■ **Stated problem**
Convert the stretch of items below that opens with the line containing "If sorted from nearest to farthest, how would" and closes with the line containing "0.51 meters" into a Markdown table with the columns Row and Text. Give each non-blank line its own numbered row and leave out the blank lines.

■ **Input for this task**
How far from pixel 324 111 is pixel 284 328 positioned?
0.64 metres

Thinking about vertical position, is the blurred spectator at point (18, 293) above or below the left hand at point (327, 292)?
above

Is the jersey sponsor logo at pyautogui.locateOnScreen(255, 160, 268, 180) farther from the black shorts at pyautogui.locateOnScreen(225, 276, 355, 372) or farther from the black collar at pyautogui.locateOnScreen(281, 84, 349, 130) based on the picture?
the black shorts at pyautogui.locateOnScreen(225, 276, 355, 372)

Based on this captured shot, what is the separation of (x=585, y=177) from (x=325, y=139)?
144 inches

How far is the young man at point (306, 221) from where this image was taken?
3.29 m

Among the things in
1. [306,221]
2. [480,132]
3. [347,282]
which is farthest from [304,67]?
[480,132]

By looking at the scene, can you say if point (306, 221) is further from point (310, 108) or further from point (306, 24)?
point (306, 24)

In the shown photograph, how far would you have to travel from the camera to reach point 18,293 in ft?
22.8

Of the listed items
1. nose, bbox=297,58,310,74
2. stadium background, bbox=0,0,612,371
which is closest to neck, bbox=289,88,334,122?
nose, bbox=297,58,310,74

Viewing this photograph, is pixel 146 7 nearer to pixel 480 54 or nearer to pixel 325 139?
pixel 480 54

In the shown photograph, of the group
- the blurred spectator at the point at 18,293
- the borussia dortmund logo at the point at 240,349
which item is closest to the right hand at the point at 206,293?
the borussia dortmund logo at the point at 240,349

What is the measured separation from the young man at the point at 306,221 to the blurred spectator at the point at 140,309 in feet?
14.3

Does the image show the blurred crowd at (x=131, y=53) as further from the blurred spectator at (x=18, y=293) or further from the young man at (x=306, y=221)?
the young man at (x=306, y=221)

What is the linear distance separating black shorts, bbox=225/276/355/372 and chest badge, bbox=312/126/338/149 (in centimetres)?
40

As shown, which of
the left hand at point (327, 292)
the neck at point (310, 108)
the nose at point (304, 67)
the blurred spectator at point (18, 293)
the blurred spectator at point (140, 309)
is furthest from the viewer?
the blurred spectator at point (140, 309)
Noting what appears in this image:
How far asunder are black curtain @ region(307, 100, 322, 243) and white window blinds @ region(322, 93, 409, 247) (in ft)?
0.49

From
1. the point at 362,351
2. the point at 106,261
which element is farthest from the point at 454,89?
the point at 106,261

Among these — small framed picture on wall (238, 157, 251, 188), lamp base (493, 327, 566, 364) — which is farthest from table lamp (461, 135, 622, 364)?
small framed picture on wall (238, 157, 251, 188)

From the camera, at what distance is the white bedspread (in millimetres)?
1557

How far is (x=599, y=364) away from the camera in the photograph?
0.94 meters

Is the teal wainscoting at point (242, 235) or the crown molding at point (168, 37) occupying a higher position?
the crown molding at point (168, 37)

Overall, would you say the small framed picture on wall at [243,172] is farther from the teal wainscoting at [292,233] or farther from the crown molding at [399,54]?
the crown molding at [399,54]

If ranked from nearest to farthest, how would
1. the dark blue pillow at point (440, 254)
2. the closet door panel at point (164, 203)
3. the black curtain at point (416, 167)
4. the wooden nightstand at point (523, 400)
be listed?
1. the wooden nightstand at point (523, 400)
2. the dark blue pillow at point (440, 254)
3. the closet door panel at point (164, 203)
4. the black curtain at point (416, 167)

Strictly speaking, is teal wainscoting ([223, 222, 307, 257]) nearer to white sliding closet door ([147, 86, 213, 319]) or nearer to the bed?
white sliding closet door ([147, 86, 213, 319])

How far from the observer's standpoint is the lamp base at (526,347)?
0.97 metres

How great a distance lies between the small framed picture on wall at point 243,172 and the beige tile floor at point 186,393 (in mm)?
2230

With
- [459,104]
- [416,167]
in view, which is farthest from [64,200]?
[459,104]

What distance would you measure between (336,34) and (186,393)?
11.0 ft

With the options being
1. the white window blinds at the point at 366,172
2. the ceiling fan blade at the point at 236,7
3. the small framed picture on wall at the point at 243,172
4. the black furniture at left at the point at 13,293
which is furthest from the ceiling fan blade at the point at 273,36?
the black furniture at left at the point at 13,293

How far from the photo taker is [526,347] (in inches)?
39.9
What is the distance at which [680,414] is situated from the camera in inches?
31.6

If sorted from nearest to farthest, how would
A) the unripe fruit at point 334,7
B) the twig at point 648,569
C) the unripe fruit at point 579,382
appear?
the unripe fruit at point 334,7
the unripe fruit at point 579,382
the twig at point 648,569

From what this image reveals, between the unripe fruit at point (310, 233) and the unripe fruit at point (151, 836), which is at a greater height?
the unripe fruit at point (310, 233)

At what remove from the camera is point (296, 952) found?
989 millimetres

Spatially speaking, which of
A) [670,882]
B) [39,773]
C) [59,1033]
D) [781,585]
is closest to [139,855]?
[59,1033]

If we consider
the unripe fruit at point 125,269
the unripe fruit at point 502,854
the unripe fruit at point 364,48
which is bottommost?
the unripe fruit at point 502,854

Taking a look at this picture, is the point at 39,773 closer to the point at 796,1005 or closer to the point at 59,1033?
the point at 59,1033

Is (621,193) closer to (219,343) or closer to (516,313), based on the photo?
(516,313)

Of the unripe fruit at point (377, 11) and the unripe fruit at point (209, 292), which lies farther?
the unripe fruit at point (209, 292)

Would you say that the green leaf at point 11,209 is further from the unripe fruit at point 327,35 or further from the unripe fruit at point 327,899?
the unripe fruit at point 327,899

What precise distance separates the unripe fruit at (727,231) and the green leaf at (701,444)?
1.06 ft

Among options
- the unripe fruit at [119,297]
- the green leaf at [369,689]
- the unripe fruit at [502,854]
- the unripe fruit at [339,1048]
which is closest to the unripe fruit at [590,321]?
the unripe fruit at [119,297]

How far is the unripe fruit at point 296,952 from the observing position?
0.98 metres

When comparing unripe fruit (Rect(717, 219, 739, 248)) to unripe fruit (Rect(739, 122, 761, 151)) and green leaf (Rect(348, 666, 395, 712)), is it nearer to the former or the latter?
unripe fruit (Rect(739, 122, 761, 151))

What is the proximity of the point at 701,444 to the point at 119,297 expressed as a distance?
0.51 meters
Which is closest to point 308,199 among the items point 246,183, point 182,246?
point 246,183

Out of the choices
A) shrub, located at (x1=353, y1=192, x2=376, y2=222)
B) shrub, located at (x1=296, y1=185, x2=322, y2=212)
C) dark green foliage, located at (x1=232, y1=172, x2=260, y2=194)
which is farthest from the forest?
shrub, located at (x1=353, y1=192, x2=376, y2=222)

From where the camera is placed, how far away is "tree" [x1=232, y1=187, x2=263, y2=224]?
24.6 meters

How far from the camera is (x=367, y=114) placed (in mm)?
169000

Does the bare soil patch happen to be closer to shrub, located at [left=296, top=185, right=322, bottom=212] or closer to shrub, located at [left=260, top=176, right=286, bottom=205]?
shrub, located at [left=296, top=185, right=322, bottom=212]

■ **Solution below**
| Row | Text |
|---|---|
| 1 | If sorted from nearest to farthest, how would |
| 2 | A) the unripe fruit at point 334,7 |
| 3 | B) the twig at point 648,569 |
| 4 | C) the unripe fruit at point 579,382 |
| 5 | appear? |
| 6 | the unripe fruit at point 334,7 |
| 7 | the unripe fruit at point 579,382 |
| 8 | the twig at point 648,569 |
| 9 | From what this image reveals, between the unripe fruit at point (310, 233) and the unripe fruit at point (151, 836), which is at a greater height? |
| 10 | the unripe fruit at point (310, 233) |
| 11 | At what remove from the camera is point (296, 952) found? |
| 12 | 989 millimetres |
| 13 | Spatially speaking, which of |
| 14 | A) [670,882] |
| 15 | B) [39,773] |
| 16 | C) [59,1033] |
| 17 | D) [781,585] |
| 18 | is closest to [139,855]? |
| 19 | [59,1033] |
| 20 | If we consider |
| 21 | the unripe fruit at point 125,269 |
| 22 | the unripe fruit at point 502,854 |
| 23 | the unripe fruit at point 364,48 |
| 24 | which is bottommost? |
| 25 | the unripe fruit at point 502,854 |
| 26 | Taking a look at this picture, is the point at 39,773 closer to the point at 796,1005 or closer to the point at 59,1033? |
| 27 | the point at 59,1033 |
| 28 | Is (621,193) closer to (219,343) or closer to (516,313), based on the photo? |
| 29 | (516,313) |
| 30 | Of the unripe fruit at point (377, 11) and the unripe fruit at point (209, 292), which lies farther? |
| 31 | the unripe fruit at point (209, 292) |
| 32 | Would you say that the green leaf at point 11,209 is further from the unripe fruit at point 327,35 or further from the unripe fruit at point 327,899? |
| 33 | the unripe fruit at point 327,899 |
| 34 | What precise distance separates the unripe fruit at (727,231) and the green leaf at (701,444)? |
| 35 | 1.06 ft |
| 36 | Among options |
| 37 | - the unripe fruit at [119,297] |
| 38 | - the green leaf at [369,689] |
| 39 | - the unripe fruit at [502,854] |
| 40 | - the unripe fruit at [339,1048] |
| 41 | which is closest to the unripe fruit at [590,321]? |
| 42 | the unripe fruit at [119,297] |
| 43 | How far is the unripe fruit at point 296,952 from the observing position? |
| 44 | 0.98 metres |
| 45 | When comparing unripe fruit (Rect(717, 219, 739, 248)) to unripe fruit (Rect(739, 122, 761, 151)) and green leaf (Rect(348, 666, 395, 712)), is it nearer to the former or the latter? |
| 46 | unripe fruit (Rect(739, 122, 761, 151)) |
| 47 | What is the proximity of the point at 701,444 to the point at 119,297 expressed as a distance? |
| 48 | 0.51 meters |